The university received $1.7 million to develop a lasting and broadly effective flu vaccine that would replace the current once-a-year shot.
"It's a pretty big deal. This is equivalent to the moon shot from Kennedy and it's a big goal we're going to move toward,” said the project's lead researcher, OHSU professor Dr. Jonah Sacha.
If their flu vaccine proves successful, Dr. Sacha says you'd only have to get it once as a child and it would protect you against all strains of the virus.
Right now, it's a toss-up whether the flu shot will protect you any given season because the virus changes constantly.
“You have to get the vaccine every year and sometimes it's effective, sometimes it's not for various reasons.
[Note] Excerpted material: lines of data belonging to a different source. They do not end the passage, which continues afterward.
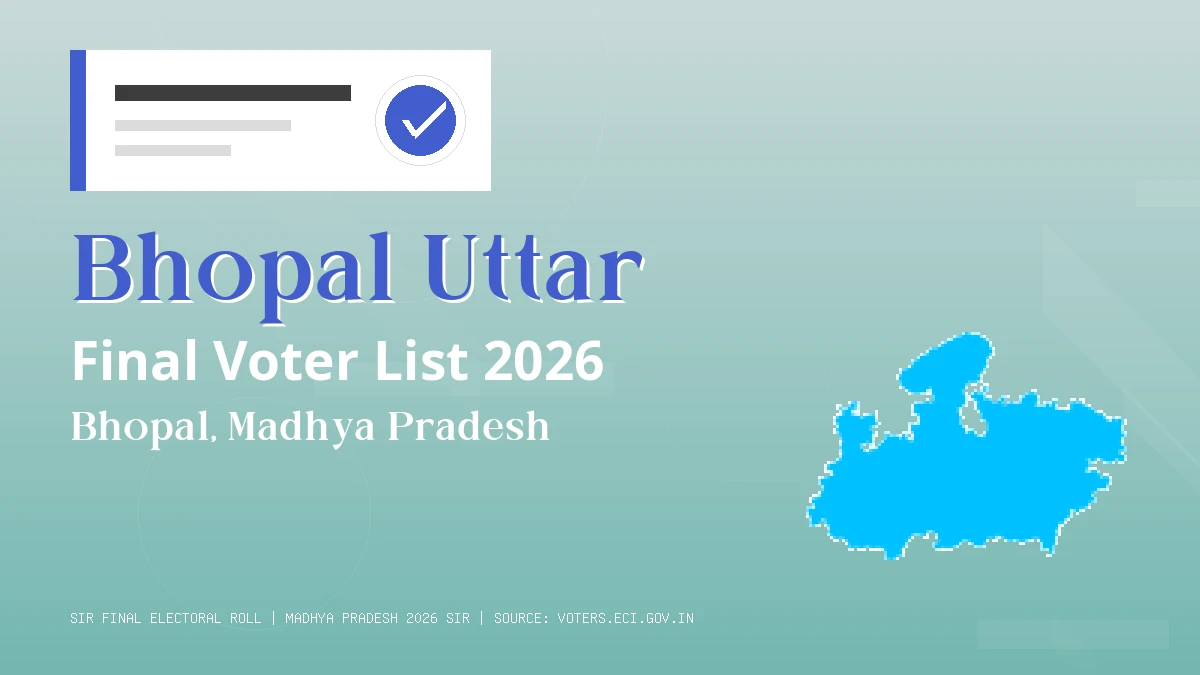 Bhopal Uttar Final Voter List 2026 Madhya Pradesh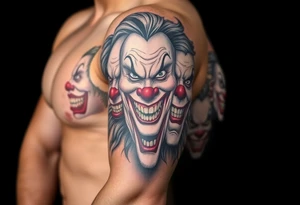 creative collage of each different emotion in different tyoe of clown faces tattoo idea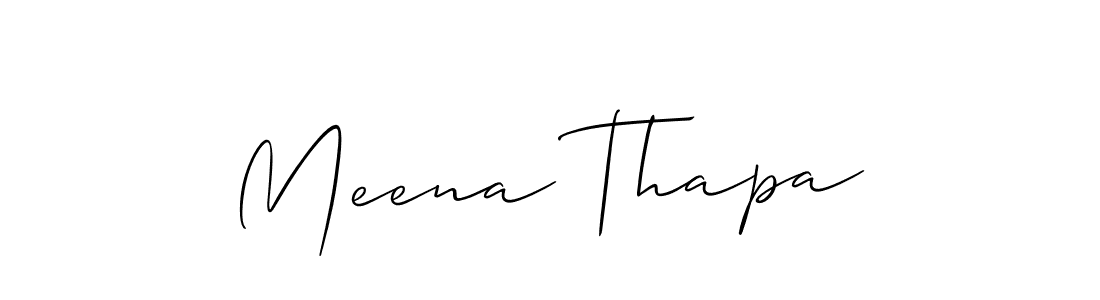 You should practise on your own different ways (Allison_Script) to write your name (Meena Thapa) in signature. don't let someone else do it for you. Meena Thapa signature style 2 images and pictures png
And getting a vaccine annually I think erodes people's confidence in the influenza vaccine but also vaccines overall,” Sacha told KGW. “And so I think having a one shot, lifelong protection for influenza will do wonders against influenza but also against individuals who feel the influenza vaccine is not effective or worry about them.”
Sacha's team is already using an innovative platform to create vaccines against HIV and tuberculosis. They're going to apply the same approach toward developing a universal flu shot because it’s a similar problem; HIV doesn’t consist of one single virus but rather a huge family of closely-related viruses.
“The vaccines we use now generate antibodies, that target those variable surface parts of the virus. We’re actually taking a different approach: We’re going to target the internal proteins of the virus that by its nature are very conserved. And the way we’re doing this is by having an immune response that lives in your lung for life so as soon as influenza comes in your immune system recognizes it and neutralizes it,” Sacha said.
OHSU's cytomegalovirus-based (CMV) vaccine platform has been developed for nearly 15 years and will be heading into human clinical trials very soon. Sacha says if the HIV vaccine proves successful in pre-clinical work, it will blaze the trail for a universal influenza virus.
“That’s why OHSU was chosen - because we’re extremely well-positioned to test something new and novel and take it into the clinic,” Sacha added.
For the lead researcher, this challenge they've set out on hits close to home.
"The flu can be absolutely very dangerous. The reason that I began flu research was back in 2013 I was visiting Australia for an HIV conference and on the way back I got sick with H1N1, Swine Flu. And that unfortunately was then transmitted to my wife who was pregnant at the time and my 4-year-old son.”
His son wound up in the emergency room, unresponsive with an extreme fever.
"It was really scary, it was terrifying,” Sacha said. “That week in my house was awful and it made me realize we need better vaccines for influenza.”
To forge ahead, OHSU will collaborate with other chosen institutions.
The Gates Foundation's aim is to begin clinical trials by 2021 – an ambitious timeline, but an achievable one.
“I really think we have a real shot to come up with something new and novel that could actually impact people's health across the globe,” Dr. Sacha said. “We may not make it, we may. But we're going to try our best.”